Prescription Medication Addiction And Treatments
Prescription Medications Brief Description
Prescription drugs that are ill-used or used for non-medical reasons can make an alteration to brain activity and lead to dependence. Commonly abused classes of prescription drugs include opioids (frequently prescribed to treat pain),depressants (frequently prescribed to treat anxiety and sleep disorders), and stimulants (prescribed to treat narcolepsy, ADHD, and obesity). Abuse of prescription drugs to get high has become progressively widespread among teens and young adults. As the Nation’s most prevalent illegal drug problem, the abuse of prescription painkillers now ranks second behind marijuana.
There are three classes of prescription drugs that are most commonly abused:
* Commonly used opioids include oxycodone (OxyContin), propoxyphene (Darvon), hydrocodone (Vicodin), hydromorphone (Dilaudid), meperidine (Demerol), and diphenoxylate (Lomotil).
* Common central nervous system depressants include barbiturates such as pentobarbital sodium (Nembutal), and benzodiazepines such as diazepam (Valium) and alprazolam (Xanax).
* Common stimulants include dextroamphetamine (Dexedrine) and methylphenidate (Ritalin).
Are prescription drugs addictive?
An increasing form of drug abuse nowadays is prescription drug's abuse, which leads to addiction to these drugs.

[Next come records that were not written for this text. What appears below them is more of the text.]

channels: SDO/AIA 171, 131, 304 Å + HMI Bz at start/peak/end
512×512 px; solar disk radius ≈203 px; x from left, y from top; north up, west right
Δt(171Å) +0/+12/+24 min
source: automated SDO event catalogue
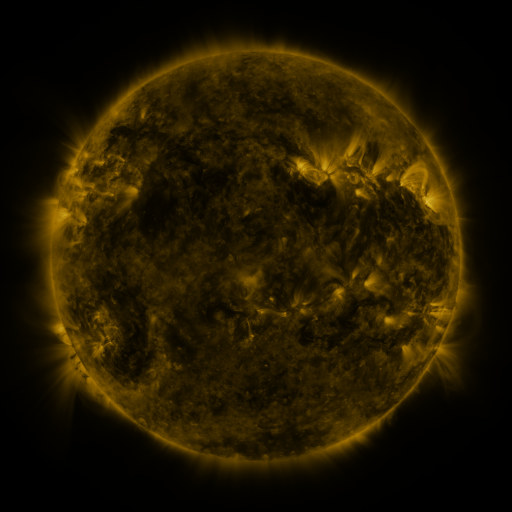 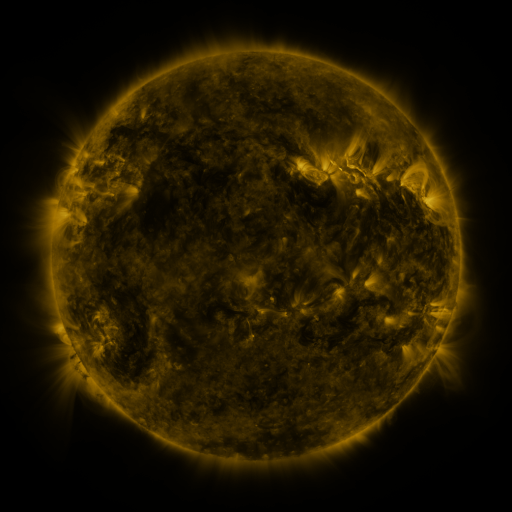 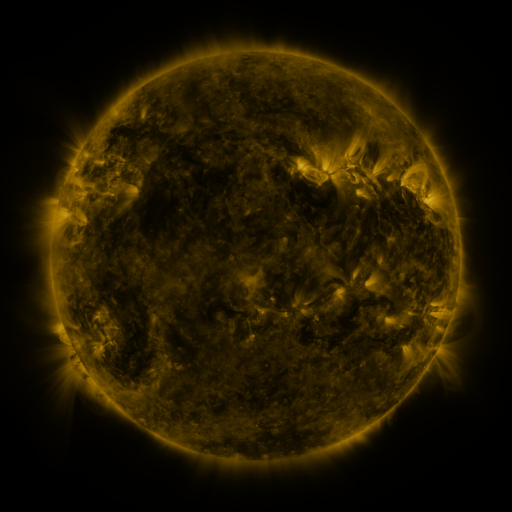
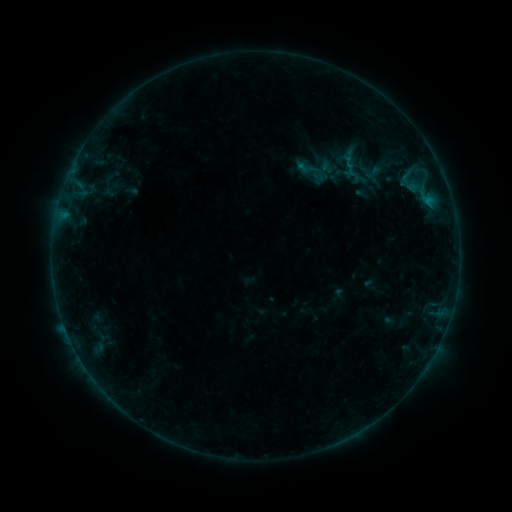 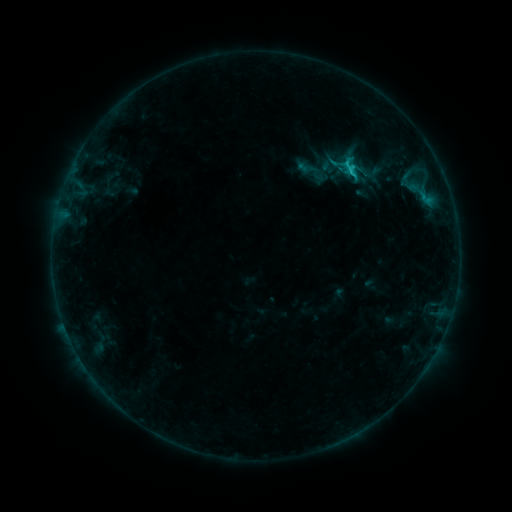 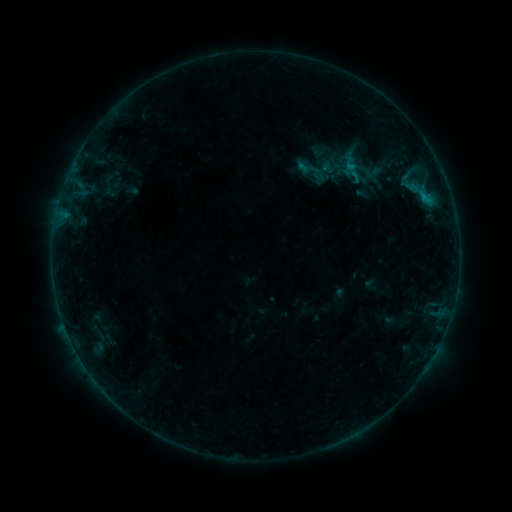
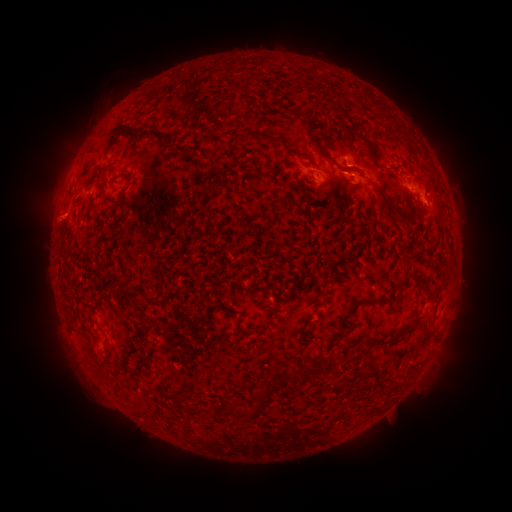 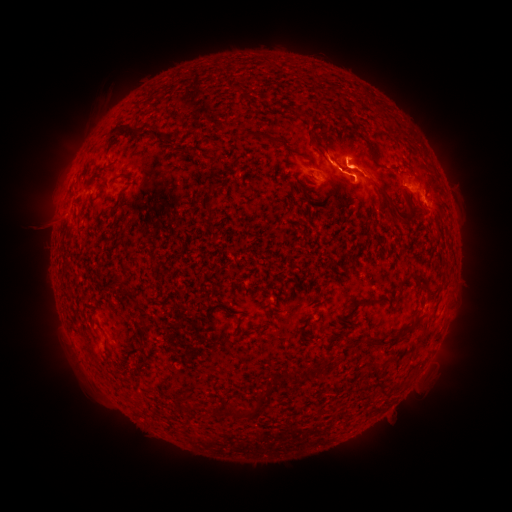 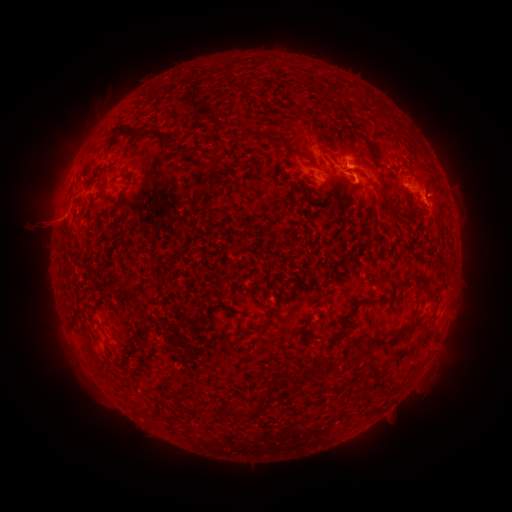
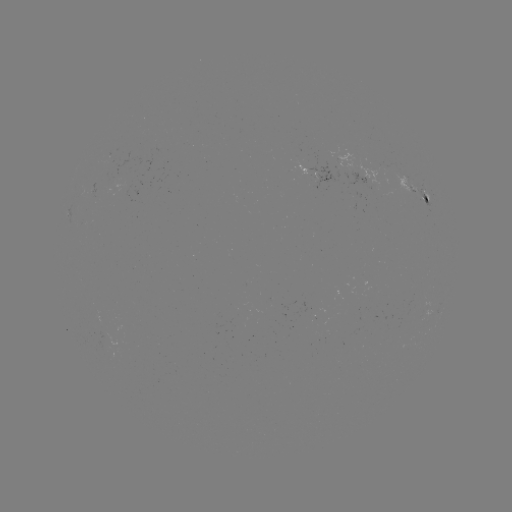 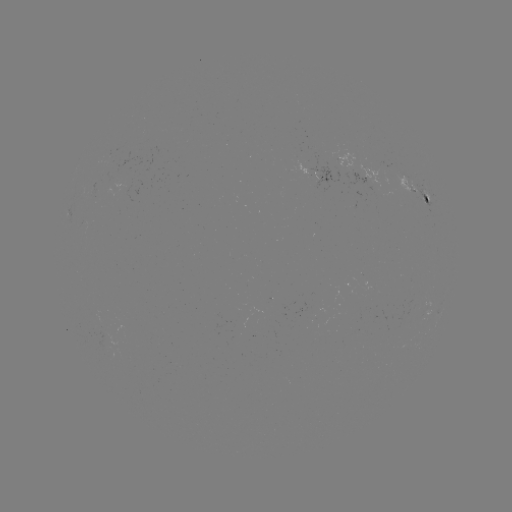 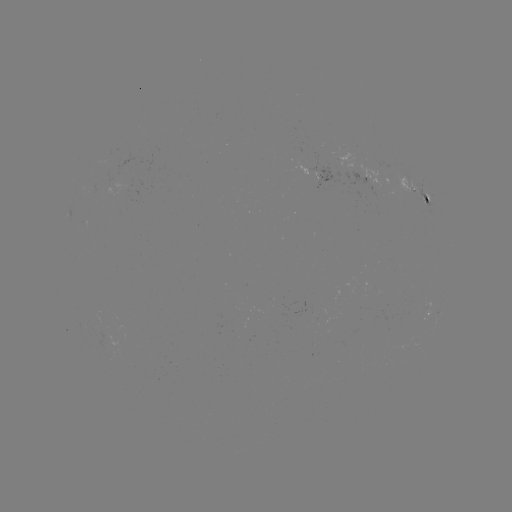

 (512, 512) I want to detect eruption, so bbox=[270, 102, 422, 247].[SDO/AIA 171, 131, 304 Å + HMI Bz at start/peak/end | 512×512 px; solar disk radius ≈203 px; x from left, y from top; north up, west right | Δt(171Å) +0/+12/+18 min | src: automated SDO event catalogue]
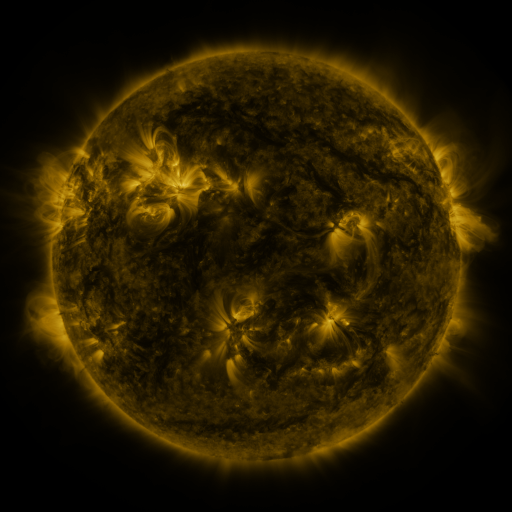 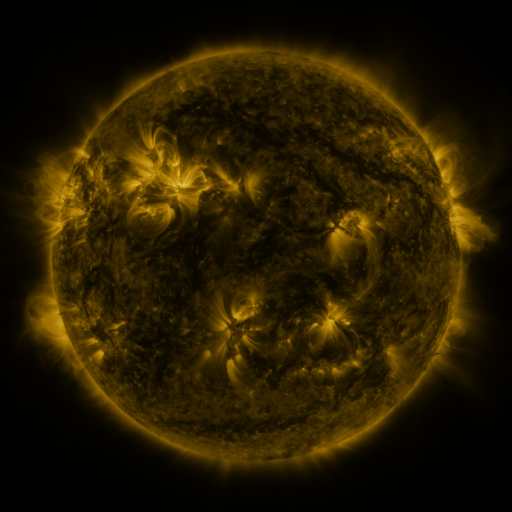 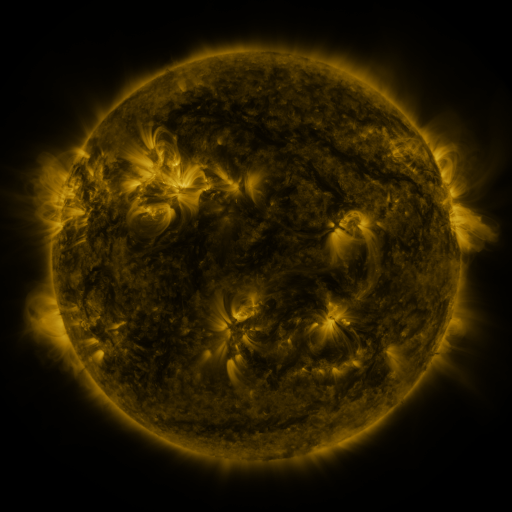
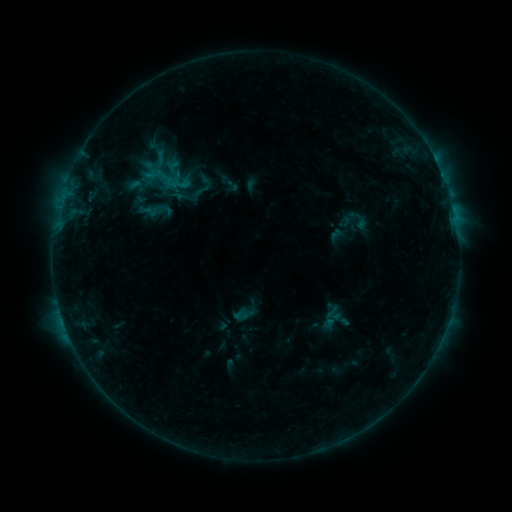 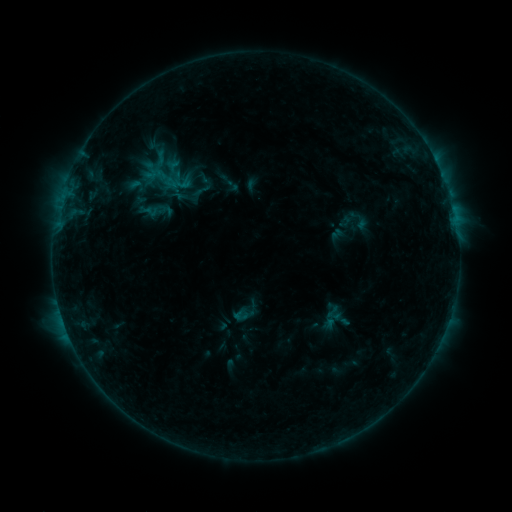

However, they are only prescribed for pain, surgery, or depression purposes. People tend to abuse them, which leads to high levels of addiction.
How to detox from Prescription Drugs
Many different types of prescription drugs are narcotics while many others are not. Narcotic prescription drugs will normally require a detox of some kind or a period of tapering off the drug. Prior to any detox off prescription drugs, it is recommended the user speaks with his or her prescribing doctor.
How long do opioids stay in your system?
Having the ability to stay in your hair for up to 90 days, opioids saliva tests are more effective. You can detect traces of opioids in the system for as long as 4 days. Codeine is the fastest leaving opioid that enters your system, it can be detected through blood tests in 24 hours and in urine tests for 24-48 hours.
Long-term use of central nervous system depressants may lead to addiction and physical dependence. When consumed in high doses, stimulants can lead to compulsive use, irregular heartbeat, paranoia, and dangerously high body temperatures.
Statistics and Trends
A number of national studies show that the willful abuse of prescription drugs, such as pain relievers, tranquillizers, stimulants and sedatives, to get high is a growing concern, specifically among teens. Source: National Survey on Drug Use and Health, in 2006, 16.2 million Americans age 12 and older took a prescription pain reliever, tranquillizer, stimulant, or sedative for non-medical purposes at least once in the year prior to being surveyed. Source: Monitoring the Future found 2.7% of 8th graders, 7.2% of 10th graders, and 9.6% of 12th graders had abused Vicodin and 1.8% of 8th graders, 3.9% of 10th graders, and 5.2% of 12th graders had abused OxyContin for non-medical purposes at least once in the year prior to being surveyed.
Teen's misuse of prescription drugs
Prescription-drug abuse by young adults and teens is a major problem in the U.S. This is an extract of the report by the Partnership for a Drug-Free America's annual tracking study:
Did you know this about prescription drugs?
Doctors are legally allowed to prescribe these drugs for uses that are not specified for approval by the FDA. Typically, this is called off-label use, and drug companies are not legally allowed to market prescription drugs for off-label use.
1 in five teens has abused a prescription (Rx) pain medication.
1 in five reports abusing prescription stimulants and tranquilizers
1 in ten has abused cough medication.
Many teenagers think these medications are safe because they have monitored and tested but taking them without a doctor's prescription to get high or “self-medicate” and then they addicted to prescription drugs. These medications can be as dangerous if not more and addictive as using street narcotics and other illegal drugs.